I lived there as a monk and studied with its Abbott, Li Song Feng, or Li Shifu as we call him, a renunciate priest who has presided over the temple and the mountain for a quarter century.  I consider him a true wizard, a learned man, fully devoted to the mountain and temple, and dedicated to teaching what he has learned so it does not die with him. I am Cheng Tong, the name he gave me, and I belong to the current generation, the twenty-fourth I believe,  in the temple’s lineage that traces back centuries.

These photos offer a brief glimpse of the physical presence of the temple and surrounding mountains.  They tell the limited story only of what is there. Just as it is difficult for this child of the 60s to tell his three daughters what it was like in the Summer of Love and the Summer of Woodstock . . . the scenes, the tastes and smells, the feel of being 19 and 20 during those times . . . I can not tell you what life at the temple is like other than to tell you what we do each day.  

We practice qigong, taiji, gongfu, and sword; we clean and maintain the temple buildings and grounds for the worshipers who climb the mountain each weekend; we work in the gardens where we grow our own food; we eat a communal vegetarian meal in the family room; we study herbal remedies, Chinese medicine, Daoist internal alchemy, and Daoist philosophy; and, we meditate each night inside the temple for a couple of hours.

Each entering student comes to Baima Shan for their own reason, whether it is simply to discover, or to find their path in life, or to heal.  Each entering group arrives as strangers, but for those who don’t wash out in the first few weeks and complete that first year, a family is formed, bonds that do not break even though all are scattered to the world’s corners after.  

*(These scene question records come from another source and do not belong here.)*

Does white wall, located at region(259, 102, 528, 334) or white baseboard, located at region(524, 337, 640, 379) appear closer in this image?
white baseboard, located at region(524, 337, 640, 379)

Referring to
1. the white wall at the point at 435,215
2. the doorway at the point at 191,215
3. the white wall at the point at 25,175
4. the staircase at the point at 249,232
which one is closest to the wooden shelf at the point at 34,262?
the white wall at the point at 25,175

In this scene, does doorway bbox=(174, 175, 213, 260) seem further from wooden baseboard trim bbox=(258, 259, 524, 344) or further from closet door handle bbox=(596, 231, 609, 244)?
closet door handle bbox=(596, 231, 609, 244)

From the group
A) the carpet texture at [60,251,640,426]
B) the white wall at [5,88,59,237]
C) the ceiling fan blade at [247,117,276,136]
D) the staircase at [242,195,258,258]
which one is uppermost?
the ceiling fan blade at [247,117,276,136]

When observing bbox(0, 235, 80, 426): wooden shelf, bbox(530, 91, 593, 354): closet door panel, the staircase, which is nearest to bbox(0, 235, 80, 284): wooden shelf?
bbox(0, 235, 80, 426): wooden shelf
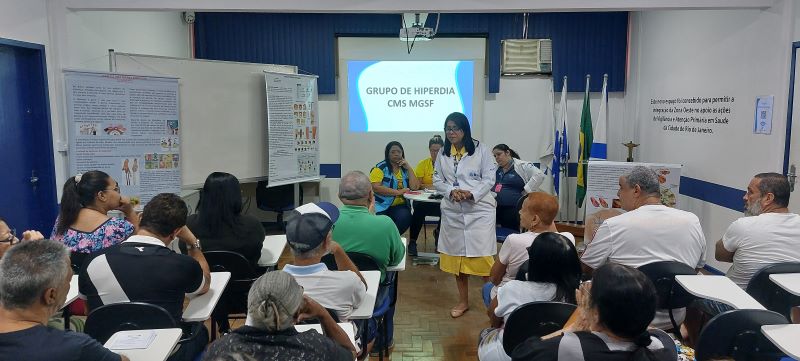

The days are long and arduous, the training, in rain or shine, warm or cold, difficult.  The toilet is a trench. There are no bathtubs or showers - a face cloth bath with boiled water is as clean as you get.   Everything comfortable and familiar in your life disappears, left below at the base of the mountain. Day, date and time dissolve in the mountain mists during the climb, and all you are left with is the moment, one after another.

Yet, the single most important lesson one learns is how truly little you need to live a meaningful life.  The biggest question we all had at the end of that first year was whether once we’d returned to society we would live what we had learned on the mountain.  But then again, isn’t that the test we all take each day? Can we live what we have learned in our life through yesterday?

Life at the temple is quiet, contemplative, simple.  It is the life I live now in the mountains of the Northern Berkshires.  And sometimes, again, it is the life I live when I return to China each year.  Stillness cultivated, stillness lived, moment to moment.

Michael McGrath is a monk who lives and teaches in North Adams in the Berkshires. This summer he constructed a platform for training. He cleared the area and planted a garden as a space for peace and reflection.